◆ Your goal: Each entry is to be output precisely as it appears.

====== Provided data ======

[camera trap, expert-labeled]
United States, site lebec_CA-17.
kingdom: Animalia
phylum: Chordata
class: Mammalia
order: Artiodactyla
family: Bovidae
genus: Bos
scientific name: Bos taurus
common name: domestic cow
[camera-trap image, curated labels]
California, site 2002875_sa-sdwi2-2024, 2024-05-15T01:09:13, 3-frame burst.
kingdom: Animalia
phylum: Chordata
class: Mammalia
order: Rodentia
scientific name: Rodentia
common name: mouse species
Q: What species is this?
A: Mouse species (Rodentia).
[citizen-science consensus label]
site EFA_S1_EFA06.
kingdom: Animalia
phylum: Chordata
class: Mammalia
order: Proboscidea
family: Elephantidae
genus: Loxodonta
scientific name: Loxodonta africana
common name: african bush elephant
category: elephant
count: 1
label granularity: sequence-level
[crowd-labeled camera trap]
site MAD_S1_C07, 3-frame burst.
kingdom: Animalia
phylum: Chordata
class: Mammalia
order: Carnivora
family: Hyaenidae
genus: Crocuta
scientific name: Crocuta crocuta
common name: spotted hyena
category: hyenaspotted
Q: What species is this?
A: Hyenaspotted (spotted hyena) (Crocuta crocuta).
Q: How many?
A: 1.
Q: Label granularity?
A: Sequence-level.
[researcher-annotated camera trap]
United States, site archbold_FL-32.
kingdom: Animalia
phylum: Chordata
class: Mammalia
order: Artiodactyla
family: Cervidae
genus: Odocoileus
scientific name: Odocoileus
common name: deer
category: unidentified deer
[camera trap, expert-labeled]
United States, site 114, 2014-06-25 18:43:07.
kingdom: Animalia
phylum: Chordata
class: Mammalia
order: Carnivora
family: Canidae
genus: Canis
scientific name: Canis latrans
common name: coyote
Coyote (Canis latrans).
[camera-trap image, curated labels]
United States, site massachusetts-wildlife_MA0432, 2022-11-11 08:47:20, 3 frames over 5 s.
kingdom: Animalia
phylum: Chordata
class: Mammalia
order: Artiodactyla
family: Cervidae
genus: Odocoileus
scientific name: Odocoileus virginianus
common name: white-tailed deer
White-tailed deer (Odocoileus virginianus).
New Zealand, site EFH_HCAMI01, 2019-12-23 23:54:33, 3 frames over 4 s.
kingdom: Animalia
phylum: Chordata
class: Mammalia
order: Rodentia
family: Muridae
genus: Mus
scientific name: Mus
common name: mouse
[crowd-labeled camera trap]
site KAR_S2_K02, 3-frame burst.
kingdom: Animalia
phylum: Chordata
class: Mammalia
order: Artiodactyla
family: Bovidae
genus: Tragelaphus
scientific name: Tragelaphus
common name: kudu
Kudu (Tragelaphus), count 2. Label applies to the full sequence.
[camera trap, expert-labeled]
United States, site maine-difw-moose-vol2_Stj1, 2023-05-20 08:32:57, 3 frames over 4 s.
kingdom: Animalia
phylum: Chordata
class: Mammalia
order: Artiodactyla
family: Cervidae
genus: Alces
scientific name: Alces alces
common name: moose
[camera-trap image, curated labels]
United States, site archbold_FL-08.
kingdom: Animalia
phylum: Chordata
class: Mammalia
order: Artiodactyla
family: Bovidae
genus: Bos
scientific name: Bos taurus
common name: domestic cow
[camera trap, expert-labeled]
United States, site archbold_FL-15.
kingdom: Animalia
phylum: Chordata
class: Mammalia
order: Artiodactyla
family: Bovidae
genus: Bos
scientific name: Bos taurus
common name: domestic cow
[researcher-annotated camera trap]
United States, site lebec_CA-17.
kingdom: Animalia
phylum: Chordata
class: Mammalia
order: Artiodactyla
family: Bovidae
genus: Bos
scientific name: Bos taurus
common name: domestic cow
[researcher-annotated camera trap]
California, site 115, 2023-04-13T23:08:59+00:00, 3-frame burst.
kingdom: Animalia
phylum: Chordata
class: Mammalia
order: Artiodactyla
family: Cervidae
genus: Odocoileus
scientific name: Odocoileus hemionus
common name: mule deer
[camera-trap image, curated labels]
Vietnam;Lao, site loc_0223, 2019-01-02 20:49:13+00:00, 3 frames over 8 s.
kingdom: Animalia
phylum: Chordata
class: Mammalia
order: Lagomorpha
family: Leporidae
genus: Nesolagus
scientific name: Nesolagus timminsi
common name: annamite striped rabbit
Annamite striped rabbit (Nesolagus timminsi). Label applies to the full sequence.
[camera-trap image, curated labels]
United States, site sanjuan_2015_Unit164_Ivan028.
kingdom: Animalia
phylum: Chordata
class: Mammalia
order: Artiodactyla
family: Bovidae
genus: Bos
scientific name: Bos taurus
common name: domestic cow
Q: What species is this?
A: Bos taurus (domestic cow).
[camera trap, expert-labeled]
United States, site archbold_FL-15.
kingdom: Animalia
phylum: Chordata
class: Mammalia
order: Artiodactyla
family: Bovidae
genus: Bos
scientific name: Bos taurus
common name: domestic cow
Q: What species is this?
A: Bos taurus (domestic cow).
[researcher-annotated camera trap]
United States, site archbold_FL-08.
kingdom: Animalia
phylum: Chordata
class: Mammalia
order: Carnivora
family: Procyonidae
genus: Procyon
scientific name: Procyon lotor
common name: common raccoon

======

◆ Result below:
[camera trap, expert-labeled]
United States, site lebec_CA-17.
kingdom: Animalia
phylum: Chordata
class: Mammalia
order: Artiodactyla
family: Bovidae
genus: Bos
scientific name: Bos taurus
common name: domestic cow
[camera-trap image, curated labels]
California, site 2002875_sa-sdwi2-2024, 2024-05-15T01:09:13, 3-frame burst.
kingdom: Animalia
phylum: Chordata
class: Mammalia
order: Rodentia
scientific name: Rodentia
common name: mouse species
Q: What species is this?
A: Mouse species (Rodentia).
[citizen-science consensus label]
site EFA_S1_EFA06.
kingdom: Animalia
phylum: Chordata
class: Mammalia
order: Proboscidea
family: Elephantidae
genus: Loxodonta
scientific name: Loxodonta africana
common name: african bush elephant
category: elephant
count: 1
label granularity: sequence-level
[crowd-labeled camera trap]
site MAD_S1_C07, 3-frame burst.
kingdom: Animalia
phylum: Chordata
class: Mammalia
order: Carnivora
family: Hyaenidae
genus: Crocuta
scientific name: Crocuta crocuta
common name: spotted hyena
category: hyenaspotted
Q: What species is this?
A: Hyenaspotted (spotted hyena) (Crocuta crocuta).
Q: How many?
A: 1.
Q: Label granularity?
A: Sequence-level.
[researcher-annotated camera trap]
United States, site archbold_FL-32.
kingdom: Animalia
phylum: Chordata
class: Mammalia
order: Artiodactyla
family: Cervidae
genus: Odocoileus
scientific name: Odocoileus
common name: deer
category: unidentified deer
[camera trap, expert-labeled]
United States, site 114, 2014-06-25 18:43:07.
kingdom: Animalia
phylum: Chordata
class: Mammalia
order: Carnivora
family: Canidae
genus: Canis
scientific name: Canis latrans
common name: coyote
Coyote (Canis latrans).
[camera-trap image, curated labels]
United States, site massachusetts-wildlife_MA0432, 2022-11-11 08:47:20, 3 frames over 5 s.
kingdom: Animalia
phylum: Chordata
class: Mammalia
order: Artiodactyla
family: Cervidae
genus: Odocoileus
scientific name: Odocoileus virginianus
common name: white-tailed deer
White-tailed deer (Odocoileus virginianus).
New Zealand, site EFH_HCAMI01, 2019-12-23 23:54:33, 3 frames over 4 s.
kingdom: Animalia
phylum: Chordata
class: Mammalia
order: Rodentia
family: Muridae
genus: Mus
scientific name: Mus
common name: mouse
[crowd-labeled camera trap]
site KAR_S2_K02, 3-frame burst.
kingdom: Animalia
phylum: Chordata
class: Mammalia
order: Artiodactyla
family: Bovidae
genus: Tragelaphus
scientific name: Tragelaphus
common name: kudu
Kudu (Tragelaphus), count 2. Label applies to the full sequence.
[camera trap, expert-labeled]
United States, site maine-difw-moose-vol2_Stj1, 2023-05-20 08:32:57, 3 frames over 4 s.
kingdom: Animalia
phylum: Chordata
class: Mammalia
order: Artiodactyla
family: Cervidae
genus: Alces
scientific name: Alces alces
common name: moose
[camera-trap image, curated labels]
United States, site archbold_FL-08.
kingdom: Animalia
phylum: Chordata
class: Mammalia
order: Artiodactyla
family: Bovidae
genus: Bos
scientific name: Bos taurus
common name: domestic cow
[camera trap, expert-labeled]
United States, site archbold_FL-15.
kingdom: Animalia
phylum: Chordata
class: Mammalia
order: Artiodactyla
family: Bovidae
genus: Bos
scientific name: Bos taurus
common name: domestic cow
[researcher-annotated camera trap]
United States, site lebec_CA-17.
kingdom: Animalia
phylum: Chordata
class: Mammalia
order: Artiodactyla
family: Bovidae
genus: Bos
scientific name: Bos taurus
common name: domestic cow
[researcher-annotated camera trap]
California, site 115, 2023-04-13T23:08:59+00:00, 3-frame burst.
kingdom: Animalia
phylum: Chordata
class: Mammalia
order: Artiodactyla
family: Cervidae
genus: Odocoileus
scientific name: Odocoileus hemionus
common name: mule deer
[camera-trap image, curated labels]
Vietnam;Lao, site loc_0223, 2019-01-02 20:49:13+00:00, 3 frames over 8 s.
kingdom: Animalia
phylum: Chordata
class: Mammalia
order: Lagomorpha
family: Leporidae
genus: Nesolagus
scientific name: Nesolagus timminsi
common name: annamite striped rabbit
Annamite striped rabbit (Nesolagus timminsi). Label applies to the full sequence.
[camera-trap image, curated labels]
United States, site sanjuan_2015_Unit164_Ivan028.
kingdom: Animalia
phylum: Chordata
class: Mammalia
order: Artiodactyla
family: Bovidae
genus: Bos
scientific name: Bos taurus
common name: domestic cow
Q: What species is this?
A: Bos taurus (domestic cow).
[camera trap, expert-labeled]
United States, site archbold_FL-15.
kingdom: Animalia
phylum: Chordata
class: Mammalia
order: Artiodactyla
family: Bovidae
genus: Bos
scientific name: Bos taurus
common name: domestic cow
Q: What species is this?
A: Bos taurus (domestic cow).
[researcher-annotated camera trap]
United States, site archbold_FL-08.
kingdom: Animalia
phylum: Chordata
class: Mammalia
order: Carnivora
family: Procyonidae
genus: Procyon
scientific name: Procyon lotor
common name: common raccoon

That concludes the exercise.